Montag, 9. Dezember 2019

Preisabsprachen Kartoffel-Kartell scheffelte Millionen

Preisabsprachen bei Kartoffeln: Zeitweise soll sich die Gewinnmarge mitunter verzehnfacht haben - vor allem auf Kosten der Verbraucher

Die Teilnehmer am Kartoffel-Kartell sollen Medienberichten zufolge durch widerrechtliche Preisabsprachen Millionengewinne gescheffelt haben. Im Visier des Kartellamts sind neun Unternehmen: Wegen der Preisabsprachen haben Verbraucher im Supermarkt offenbar weit mehr bezahlt als notwendig.

München - Seit der Gründung des Kartells vor etwa zehn Jahren hätten die Mitglieder Verbraucher und Bauern um mehr als 100 Millionen Euro geschädigt, berichtet die "Süddeutsche Zeitung" (SZ) in ihrer Samstagausgabe unter Berufung auf einen Branchen-Insider. Laut "Bild"-Zeitung (Samstagausgabe) sollen die neun verdächtigen Unternehmen über zehn Jahre hinweg sogar rund eine Milliarde Euro Verdienst zu Unrecht verschafft haben.

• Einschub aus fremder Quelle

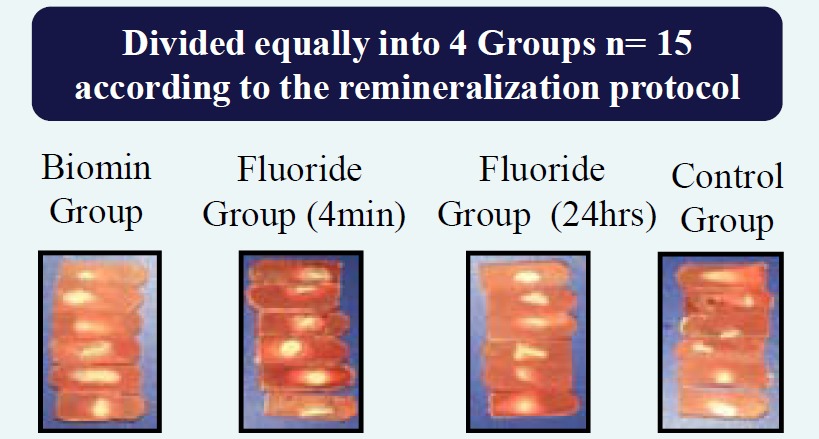 Divided equally into 4 Groups n= 15 according to the remineralization protocol

Biomin Group

Fluoride Group (4min)

Fluoride Group (24hrs)

Control Group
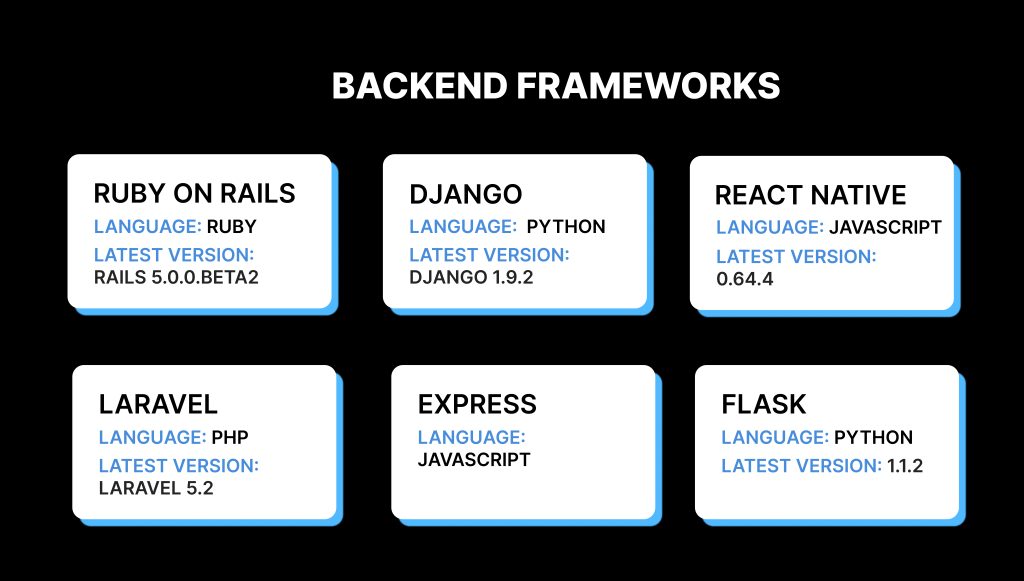 BACKEND FRAMEWORKS

RUBY ON RAILS
LANGUAGE: RUBY
LATEST VERSION:
RAILS 5.0.0.BETA2

DJANGO
LANGUAGE: PYTHON
LATEST VERSION:
DJANGO 1.9.2

REACT NATIVE
LANGUAGE: JAVASCRIPT
LATEST VERSION:
0.64.4

LARAVEL
LANGUAGE: PHP
LATEST VERSION:
LARAVEL 5.2

EXPRESS
LANGUAGE:
JAVASCRIPT

FLASK
LANGUAGE: PYTHON
LATEST VERSION: 1.1.2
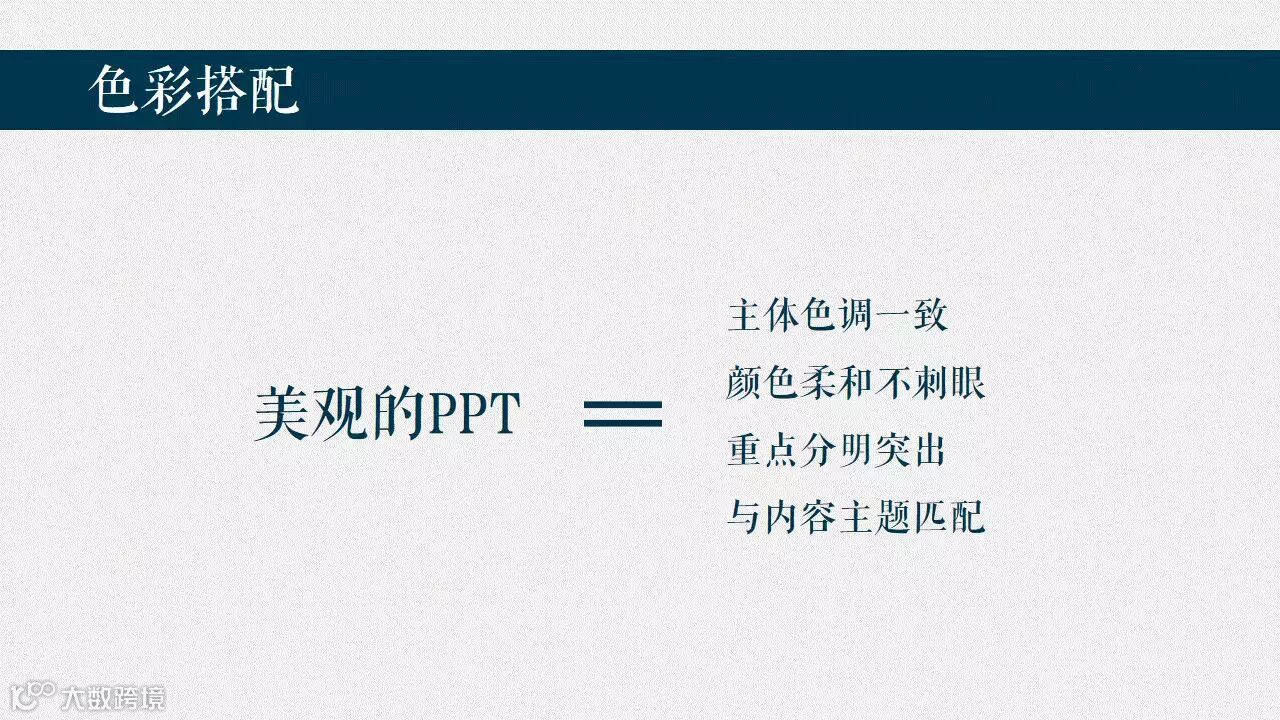 色彩搭配

美观的PPT ＝

主体色调一致
颜色柔和不刺眼
重点分明突出
与内容主题匹配

大数跨境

Das Bundeskartellamt teilte am Freitagabend mit, Ermittlungen wegen des Verdachts von Preisabsprachen bei der Erzeugung und beim Vertrieb von Kartoffeln eingeleitet zu haben. Die Behörde habe deshalb neun Unternehmensstandorte durchsucht. Zudem sei die Wohnung einer verdächtigen Person überprüft worden.

Gegen weitere fünf Unternehmen seien schriftlich Bußgeldverfahren eingeleitet worden. Die Namen der mutmaßlichen Kartellsünder nannten die Wettbewerbshüter wie üblich nicht. An der Durchsuchungsaktion waren den Angaben zufolge insgesamt 30 Mitarbeiter des Bundeskartellamtes beteiligt, die von Kräften der örtlichen Kriminalpolizei unterstützt wurden.

Laut "SZ" sollen 80 bis 90 Prozent der großen und größeren Verarbeitungsbetriebe in der Kartoffel- und Zwiebel-Branche regelmäßig die Preise abgesprochen haben, zu denen die Supermarkt-Ketten beliefert wurden. Zeitweise solle sich die Gewinnmarge mitunter verzehnfacht haben, vor allem auf Kosten der Verbraucher. Diese sollen in den Supermärkten weit mehr gezahlt haben als notwendig. Auch für die Pflanzkartoffeln, die an die Bauern verkauft werden, sollen weit überhöhte Preise verlangt worden sein, berichtet die Zeitung.